Gita Gopinath, the chief economist at the International Monetary Fund, said that the most urgent economic task for leaders at the G20 summit is slowing the pandemic — in large part, she said, by making good on promises to ship vaccine doses to less wealthy nations that remain critical to supply chains and the global economy but have struggled to gain access to shots.

“To truly end this health crisis and its accompanying economic crisis, we need to get to widespread vaccinations everywhere in the world,” Ms. Gopinath said.

Mr. Biden’s advisers said he was counting on at least one economic policy victory from the conference: the blessing of a global agreement to set minimum levels of corporate taxation, aimed at stopping companies from sheltering income in tax havens like Bermuda.

Mr. Biden’s softer diplomacy skills will be put to the test when he meets with Mr. Macron hours after he arrives in Rome. In September, Mr. Biden’s administration caused a diplomatic row with the French after failing to notify them of its deal to sell nuclear-powered submarines to Australia, an accord that gutted a $66 billion French project to build attack submarines.

The deal, announced as part of a new defense alliance with Britain and Australia, so infuriated the French that Mr. Macron recalled his country’s ambassador to the United States, Philippe Étienne, for several days. American officials, including Antony J. Blinken, the secretary of state, have streamed through France trying to repair the damage. Vice President Kamala Harris is due in Paris in November.

Célia Belin, a visiting fellow in the Center on the United States and Europe at the Brookings Institution, said in an interview that the Biden administration seemed to forget “the tasteful art of diplomacy.”

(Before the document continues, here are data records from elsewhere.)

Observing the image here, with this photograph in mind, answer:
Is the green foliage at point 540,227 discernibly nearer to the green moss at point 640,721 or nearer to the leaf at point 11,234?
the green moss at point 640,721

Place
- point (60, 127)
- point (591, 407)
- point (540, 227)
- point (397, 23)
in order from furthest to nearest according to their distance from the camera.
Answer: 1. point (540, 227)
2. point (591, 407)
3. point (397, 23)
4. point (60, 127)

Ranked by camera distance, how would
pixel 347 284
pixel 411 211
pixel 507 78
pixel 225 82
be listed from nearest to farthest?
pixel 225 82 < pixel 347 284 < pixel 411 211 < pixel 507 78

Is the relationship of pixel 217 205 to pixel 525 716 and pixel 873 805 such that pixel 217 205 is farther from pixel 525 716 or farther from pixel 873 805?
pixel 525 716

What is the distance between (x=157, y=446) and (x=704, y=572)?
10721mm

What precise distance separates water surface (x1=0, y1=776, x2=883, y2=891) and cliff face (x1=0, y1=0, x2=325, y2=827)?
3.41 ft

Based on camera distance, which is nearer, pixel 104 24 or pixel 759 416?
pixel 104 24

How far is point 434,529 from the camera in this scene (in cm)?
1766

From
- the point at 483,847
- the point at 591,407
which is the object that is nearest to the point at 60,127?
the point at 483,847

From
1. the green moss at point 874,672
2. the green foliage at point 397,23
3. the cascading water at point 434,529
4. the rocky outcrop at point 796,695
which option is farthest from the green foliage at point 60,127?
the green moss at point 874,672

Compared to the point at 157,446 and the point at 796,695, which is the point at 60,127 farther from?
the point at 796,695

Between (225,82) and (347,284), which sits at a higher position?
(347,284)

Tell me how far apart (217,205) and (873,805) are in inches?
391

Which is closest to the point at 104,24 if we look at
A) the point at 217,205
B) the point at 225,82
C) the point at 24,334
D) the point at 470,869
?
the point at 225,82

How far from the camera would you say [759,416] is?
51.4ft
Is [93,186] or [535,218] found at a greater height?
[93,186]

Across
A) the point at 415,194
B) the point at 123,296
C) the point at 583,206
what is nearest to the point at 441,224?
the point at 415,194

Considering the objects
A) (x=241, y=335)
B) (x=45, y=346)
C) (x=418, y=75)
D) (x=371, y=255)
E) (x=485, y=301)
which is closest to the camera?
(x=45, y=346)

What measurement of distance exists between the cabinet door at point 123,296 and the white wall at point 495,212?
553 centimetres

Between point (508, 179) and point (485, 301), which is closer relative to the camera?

Since the blowup, Mr. Macron has spoken openly about the need for European nations to practice so-called strategic autonomy, a policy that would gradually mean countries like France would rely less on the United States for military assistance. As the summit gets underway, Europeans will be watching with interest about whether Mr. Biden supports such an initiative, Ms. Belin said.

Mr. Biden is also expected to address at least one more rocky diplomatic relationship while abroad. In recent days, President Recep Tayyip Erdogan of Turkey has threatened to recall its ambassador to the United States after several embassies, including America’s, called for the release of an imprisoned activist.

Mr. Sullivan, the national security adviser, said he anticipated that Mr. Biden would meet Mr. Erdogan in Scotland.